Start of TEXT SHOWN

For starters you often have to rebuild the project/solution to get it to update intellisense and to show the debug errors. It's also a little annoying to have one error showing, then you keep fixing it and another keeps poping up. Just annoying.

When you use VB.net for a year and then go to C#, you notice every time the intellisense doesn't do as it should. After a while you get used to it - how C# has a different flavor of intellisense but still not nearly as good. In C# 2005 it's a lot more responsive.

Could almost compare it to cars and steering. I had a crappy oldsmobile with awful steering and my friend went to drive it and told me I needed to get it fixed. He was used to driving a car with 1pt rack n pinion steering. you point the wheel the car goes. mine had awful alignment and you had to turn the wheel 3 times to make a right. It works and I was used to it.

Quote:
Originally Posted by PWNettle
Disagree - but I'm sure it's a matter of tastes. One thing with the brackets is that there are a few different styles for using them and I definitely don't like some of those styles. When it comes to writing readable and code it's just as easy to write beautiful or hideous VB.Net code. Compilers don't enforce indenting, variable naming, style, etc..

End of TEXT SHOWN
Start of INFORMATION SUPPLIED

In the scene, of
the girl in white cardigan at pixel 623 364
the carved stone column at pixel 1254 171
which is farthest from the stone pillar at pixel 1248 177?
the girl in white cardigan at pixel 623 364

End of INFORMATION SUPPLIED

» **TASKS TO CARRY OUT**
A – Reproduce the passage of the forum post on VB.NET and C# from "Could almost compare" up to and including "naming, style, etc..".
B – Using the forum post on VB.NET and C#, answer these questions:
(i) In which version of C# does the writer say intellisense is a lot more responsive?
(ii) How many times did the Oldsmobile's wheel have to be turned to make a right?
(iii) Who is named as the original poster of the quoted message?
C – Carry the forum post comparing VB.NET and C# forward from the point at which it ends.

» **ANSWERS TO THE TASKS**
A –
Could almost compare it to cars and steering. I had a crappy oldsmobile with awful steering and my friend went to drive it and told me I needed to get it fixed. He was used to driving a car with 1pt rack n pinion steering. you point the wheel the car goes. mine had awful alignment and you had to turn the wheel 3 times to make a right. It works and I was used to it.

Quote:
Originally Posted by PWNettle
Disagree - but I'm sure it's a matter of tastes. One thing with the brackets is that there are a few different styles for using them and I definitely don't like some of those styles. When it comes to writing readable and code it's just as easy to write beautiful or hideous VB.Net code. Compilers don't enforce indenting, variable naming, style, etc..

B –
(i) C# 2005
(ii) 3 times
(iii) PWNettle

C –
When you're on a screen near the end of some regions, functions and logic statements and all you see is a bunch of "}" and you have to physically put your finger up to the screen and scroll up to find out which one is which is a little annoying. I'm sure if you use brackets for years you can look at a page with 9,000 brackets on it and match them up immedietly, but newcommers cannot.

Its just a part where I believe that VB helps you out. I'd probobly have the same problem with "End IF" if I had 13 nested logic statements... I'd have to get a ruler or something to match them up.

In the Java compiler I used in school, #Develop (free C# IDE) and C# 2005 they all had bracket highlighting (click one bracket and the other highlights) which did help me greatly.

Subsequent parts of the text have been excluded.